** WRITTEN TASK 1 **
Starting with the first of the rows and going on through the line with "71L307 89H332L346 81L351", give those lines again with "nucleus" changed to "nucleolus" and nothing else altered.

** PASSAGE PROVIDED **
START

Project Overview
Learning Goals
● Be able to import data from CSV files and JSON into a relational database
● Be able to write a range of SQL queries to extract data from a relational database
● Gain experience writing interactive command line programs that support a range of commands and options
You will write a program that creates a database to store information about gourmet chocolate bars. This data was originally retrieved from Kaggle (https://www.kaggle.com/rtatman/chocolate-bar-ratings/data), but you will be working with a cleaned-up version of the data. You will also be working with JSON data that was retrieved from https://restcountries.eu/. Both data files are provided to you in the starter files directory.
After loading the data into the database, you will add the ability for a user to issue several different types of queries to extract information from the database.
To get started, get the data sources and the starter files from this Dropbox folder.
When you are done, turn in your version of the proj3_choc.py file to Canvas.
Part 1: Populating the Database (60 points)
For part 1 you need to create a new database and add data to it from the files flavors_of_cacao_cleaned.csv and countries.json that are included in the starter repo. To work with the unit tests we have provided, you will need to use the following table and column names.
Table: Bars
Id (primary key)
Integer
Primary key, assigned by DB
Company
Text
Name of the company who makes the bar
SpecificBeanBarName
Text
The name of the bar itself, or sometimes the name of the bean
REF
Text
Dunno what this is.
ReviewDate
Text
Date review was done
CocoaPercent
Real
% of cocoa in the bar
CompanyLocationId
Integer
Foreign key - points to Countries
Rating
Real
Rating given by chocolate experts
BeanType
Text
Category of the cocoa bean
BroadBeanOriginId
Integer
Foreign key - points to Countries
Table: Countries
Id (primary key)
Integer
Primary key, assigned by DB
Alpha2
Text
2 letter country code
Alpha3
Text
3 letter country code
EnglishName
Text
English name for country
Region
Text
Broad region where country is located.
Subregion
Text
More specific subregion where country is located.
Population
Integer
Country’s population
Area
Real
Country’s area in km2
Note that the Bars table references the Countries table twice--with two Foreign Keys. You will need to make sure that all of the relations are correctly inserted into your database.
Your process_command function must be able to support four main commands, along with a variety of parameters for each. The four commands are ‘bars’, ‘companies’, ‘countries’, and ‘regions.’ Each command supports parameters and provides results as detailed below.
● bars
○ Description: Lists chocolate bars, according the specified parameters.
○ Parameters:
■ sellcountry=<alpha2 | sourcecountry=<alpha2 | sellregion=<name | sourceregion=<name [default: none]
● Description: Specifies a country or region within which to limit the results, and also specifies whether to limit by the seller (or manufacturer) or by the bean origin source.
■ ratings | cocoa [default: ratings]
● Description: Specifies whether to sort by rating or cocoa percentage
■ top=<limit | bottom=<limit [default: top=10]
● Description: Specifies whether to list the top <limit matches or the bottom <limit matches.

END

** DATA ENTRIES **
START

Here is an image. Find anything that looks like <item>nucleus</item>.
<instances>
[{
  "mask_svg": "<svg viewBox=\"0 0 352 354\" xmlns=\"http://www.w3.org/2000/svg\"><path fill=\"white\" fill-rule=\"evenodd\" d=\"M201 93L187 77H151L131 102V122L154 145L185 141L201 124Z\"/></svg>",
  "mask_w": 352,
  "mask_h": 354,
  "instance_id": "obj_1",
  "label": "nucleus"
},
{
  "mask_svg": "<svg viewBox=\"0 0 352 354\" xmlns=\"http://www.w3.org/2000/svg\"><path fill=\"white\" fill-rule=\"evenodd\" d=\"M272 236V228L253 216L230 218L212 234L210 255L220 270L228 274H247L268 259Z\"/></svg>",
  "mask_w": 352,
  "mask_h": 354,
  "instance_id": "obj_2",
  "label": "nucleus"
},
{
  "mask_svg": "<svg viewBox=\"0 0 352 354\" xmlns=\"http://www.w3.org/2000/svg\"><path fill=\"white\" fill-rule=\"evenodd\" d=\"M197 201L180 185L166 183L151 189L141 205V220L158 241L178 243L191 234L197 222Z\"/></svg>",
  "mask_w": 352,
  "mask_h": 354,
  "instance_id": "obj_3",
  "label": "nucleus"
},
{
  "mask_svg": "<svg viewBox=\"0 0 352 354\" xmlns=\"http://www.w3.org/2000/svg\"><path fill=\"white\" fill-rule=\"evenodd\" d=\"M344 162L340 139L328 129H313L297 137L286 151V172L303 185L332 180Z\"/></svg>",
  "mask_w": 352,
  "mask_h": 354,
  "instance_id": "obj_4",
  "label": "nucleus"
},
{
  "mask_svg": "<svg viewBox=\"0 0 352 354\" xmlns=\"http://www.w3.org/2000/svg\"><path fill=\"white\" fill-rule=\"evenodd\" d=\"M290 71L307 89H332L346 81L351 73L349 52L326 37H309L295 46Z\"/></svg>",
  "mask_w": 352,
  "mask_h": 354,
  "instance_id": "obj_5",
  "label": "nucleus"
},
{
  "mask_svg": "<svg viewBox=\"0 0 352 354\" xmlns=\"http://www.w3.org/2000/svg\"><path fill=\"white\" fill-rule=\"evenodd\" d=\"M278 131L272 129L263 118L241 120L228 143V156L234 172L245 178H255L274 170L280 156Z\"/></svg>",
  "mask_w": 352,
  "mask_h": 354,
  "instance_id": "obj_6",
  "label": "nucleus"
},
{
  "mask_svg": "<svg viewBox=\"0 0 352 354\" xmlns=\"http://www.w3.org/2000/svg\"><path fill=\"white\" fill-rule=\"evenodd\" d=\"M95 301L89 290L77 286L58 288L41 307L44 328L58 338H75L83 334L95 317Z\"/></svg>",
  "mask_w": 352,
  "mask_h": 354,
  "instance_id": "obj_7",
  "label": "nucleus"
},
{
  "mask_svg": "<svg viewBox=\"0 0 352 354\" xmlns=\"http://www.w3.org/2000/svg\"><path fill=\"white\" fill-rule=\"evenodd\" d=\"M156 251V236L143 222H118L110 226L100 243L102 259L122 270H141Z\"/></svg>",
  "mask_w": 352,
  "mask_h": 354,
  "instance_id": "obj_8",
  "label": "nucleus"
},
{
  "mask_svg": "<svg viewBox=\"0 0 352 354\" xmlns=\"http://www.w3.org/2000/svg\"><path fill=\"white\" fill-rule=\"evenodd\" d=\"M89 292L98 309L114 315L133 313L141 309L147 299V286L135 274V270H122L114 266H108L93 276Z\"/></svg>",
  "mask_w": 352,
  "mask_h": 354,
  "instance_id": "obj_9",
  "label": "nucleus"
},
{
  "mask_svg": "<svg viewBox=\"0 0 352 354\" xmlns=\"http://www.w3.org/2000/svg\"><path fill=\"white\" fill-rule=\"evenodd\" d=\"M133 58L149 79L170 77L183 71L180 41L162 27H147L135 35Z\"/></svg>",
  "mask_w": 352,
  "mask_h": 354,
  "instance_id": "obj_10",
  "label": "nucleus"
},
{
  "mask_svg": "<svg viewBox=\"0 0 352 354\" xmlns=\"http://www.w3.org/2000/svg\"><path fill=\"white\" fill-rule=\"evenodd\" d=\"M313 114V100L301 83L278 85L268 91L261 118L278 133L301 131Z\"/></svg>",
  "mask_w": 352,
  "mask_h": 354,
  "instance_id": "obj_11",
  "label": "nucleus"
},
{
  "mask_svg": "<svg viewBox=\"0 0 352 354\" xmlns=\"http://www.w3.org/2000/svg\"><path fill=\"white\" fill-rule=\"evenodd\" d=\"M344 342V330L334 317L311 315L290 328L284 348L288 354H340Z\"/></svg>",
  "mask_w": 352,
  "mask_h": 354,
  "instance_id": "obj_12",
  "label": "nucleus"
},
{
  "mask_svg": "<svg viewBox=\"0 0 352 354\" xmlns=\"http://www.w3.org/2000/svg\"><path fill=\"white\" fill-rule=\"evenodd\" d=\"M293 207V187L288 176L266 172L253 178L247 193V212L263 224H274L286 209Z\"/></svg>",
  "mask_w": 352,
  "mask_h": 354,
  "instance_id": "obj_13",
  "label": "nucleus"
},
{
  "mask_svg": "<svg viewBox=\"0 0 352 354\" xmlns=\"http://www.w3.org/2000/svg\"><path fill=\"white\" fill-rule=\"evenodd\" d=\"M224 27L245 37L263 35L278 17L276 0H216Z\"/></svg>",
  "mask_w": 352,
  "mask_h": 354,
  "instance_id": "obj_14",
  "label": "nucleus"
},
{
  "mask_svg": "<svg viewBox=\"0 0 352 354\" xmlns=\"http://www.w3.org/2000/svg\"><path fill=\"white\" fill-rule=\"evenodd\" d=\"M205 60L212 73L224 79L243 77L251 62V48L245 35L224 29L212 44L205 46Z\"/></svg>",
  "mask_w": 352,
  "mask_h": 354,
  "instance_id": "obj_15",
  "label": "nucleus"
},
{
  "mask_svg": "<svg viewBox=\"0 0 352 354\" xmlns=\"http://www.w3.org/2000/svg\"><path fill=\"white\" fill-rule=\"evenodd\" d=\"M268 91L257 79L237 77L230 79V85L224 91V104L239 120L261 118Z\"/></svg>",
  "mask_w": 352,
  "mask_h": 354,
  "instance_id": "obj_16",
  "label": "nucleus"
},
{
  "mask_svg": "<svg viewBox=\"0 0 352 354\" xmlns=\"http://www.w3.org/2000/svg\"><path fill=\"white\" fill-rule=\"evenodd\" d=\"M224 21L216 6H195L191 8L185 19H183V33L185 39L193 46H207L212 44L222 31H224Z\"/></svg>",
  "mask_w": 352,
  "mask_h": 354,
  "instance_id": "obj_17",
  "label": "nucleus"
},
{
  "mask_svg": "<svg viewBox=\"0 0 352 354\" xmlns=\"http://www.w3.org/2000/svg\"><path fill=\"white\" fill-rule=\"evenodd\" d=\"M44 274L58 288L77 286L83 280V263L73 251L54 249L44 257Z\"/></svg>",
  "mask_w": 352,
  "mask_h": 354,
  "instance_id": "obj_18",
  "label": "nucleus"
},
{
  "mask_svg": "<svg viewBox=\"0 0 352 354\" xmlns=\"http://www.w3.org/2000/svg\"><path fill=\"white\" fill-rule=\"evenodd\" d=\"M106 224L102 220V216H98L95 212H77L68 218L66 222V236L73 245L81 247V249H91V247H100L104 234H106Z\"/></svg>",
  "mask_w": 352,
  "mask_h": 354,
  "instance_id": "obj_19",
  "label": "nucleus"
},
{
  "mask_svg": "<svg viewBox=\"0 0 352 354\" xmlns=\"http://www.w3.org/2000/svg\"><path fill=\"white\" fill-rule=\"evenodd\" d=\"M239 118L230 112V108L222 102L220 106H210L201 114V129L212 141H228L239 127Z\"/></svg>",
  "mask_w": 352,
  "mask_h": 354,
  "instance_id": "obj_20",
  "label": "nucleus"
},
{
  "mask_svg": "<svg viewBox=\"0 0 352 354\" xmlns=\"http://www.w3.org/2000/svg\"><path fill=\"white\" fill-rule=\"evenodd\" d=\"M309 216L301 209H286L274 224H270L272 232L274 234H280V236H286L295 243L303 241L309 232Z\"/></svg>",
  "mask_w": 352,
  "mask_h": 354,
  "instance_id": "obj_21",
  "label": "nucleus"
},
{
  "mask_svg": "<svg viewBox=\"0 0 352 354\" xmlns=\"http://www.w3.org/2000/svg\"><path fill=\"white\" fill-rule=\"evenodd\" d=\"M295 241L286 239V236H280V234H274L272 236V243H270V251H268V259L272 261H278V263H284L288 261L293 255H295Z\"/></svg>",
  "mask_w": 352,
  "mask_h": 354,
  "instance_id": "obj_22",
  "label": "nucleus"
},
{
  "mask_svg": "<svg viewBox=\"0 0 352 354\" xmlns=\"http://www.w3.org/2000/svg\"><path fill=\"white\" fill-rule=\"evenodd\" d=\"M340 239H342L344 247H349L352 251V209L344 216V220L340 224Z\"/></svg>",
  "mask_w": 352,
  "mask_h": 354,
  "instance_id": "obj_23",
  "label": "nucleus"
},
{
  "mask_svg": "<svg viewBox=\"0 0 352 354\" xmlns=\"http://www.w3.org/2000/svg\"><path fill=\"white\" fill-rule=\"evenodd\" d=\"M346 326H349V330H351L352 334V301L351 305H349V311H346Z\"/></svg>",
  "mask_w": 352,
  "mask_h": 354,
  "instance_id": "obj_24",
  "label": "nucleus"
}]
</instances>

END

** WRITTEN TASK 2 **
Based on the chocolate database project description, answer yes or no to each statement and quote the words that decide it: (a) The Bars table refers to the Countries table through two foreign keys. (b) The bars command sorts by cocoa percentage unless told otherwise. (c) The finished program is to be submitted through the Dropbox folder.

** TASK OUTPUT 1 **
Here is an image. Find anything that looks like <item>nucleolus</item>.
<instances>
[{
  "mask_svg": "<svg viewBox=\"0 0 352 354\" xmlns=\"http://www.w3.org/2000/svg\"><path fill=\"white\" fill-rule=\"evenodd\" d=\"M201 93L187 77H151L131 102V122L154 145L185 141L201 124Z\"/></svg>",
  "mask_w": 352,
  "mask_h": 354,
  "instance_id": "obj_1",
  "label": "nucleolus"
},
{
  "mask_svg": "<svg viewBox=\"0 0 352 354\" xmlns=\"http://www.w3.org/2000/svg\"><path fill=\"white\" fill-rule=\"evenodd\" d=\"M272 236V228L253 216L230 218L212 234L210 255L220 270L228 274H247L268 259Z\"/></svg>",
  "mask_w": 352,
  "mask_h": 354,
  "instance_id": "obj_2",
  "label": "nucleolus"
},
{
  "mask_svg": "<svg viewBox=\"0 0 352 354\" xmlns=\"http://www.w3.org/2000/svg\"><path fill=\"white\" fill-rule=\"evenodd\" d=\"M197 201L180 185L166 183L151 189L141 205V220L158 241L178 243L191 234L197 222Z\"/></svg>",
  "mask_w": 352,
  "mask_h": 354,
  "instance_id": "obj_3",
  "label": "nucleolus"
},
{
  "mask_svg": "<svg viewBox=\"0 0 352 354\" xmlns=\"http://www.w3.org/2000/svg\"><path fill=\"white\" fill-rule=\"evenodd\" d=\"M344 162L340 139L328 129H313L297 137L286 151V172L303 185L332 180Z\"/></svg>",
  "mask_w": 352,
  "mask_h": 354,
  "instance_id": "obj_4",
  "label": "nucleolus"
},
{
  "mask_svg": "<svg viewBox=\"0 0 352 354\" xmlns=\"http://www.w3.org/2000/svg\"><path fill=\"white\" fill-rule=\"evenodd\" d=\"M290 71L307 89H332L346 81L351 73L349 52L326 37H309L295 46Z\"/></svg>",

** TASK OUTPUT 2 **
(a) Yes: "Note that the Bars table references the Countries table twice--with two Foreign Keys."
(b) No: "ratings | cocoa [default: ratings]"
(c) No: "turn in your version of the proj3_choc.py file to Canvas."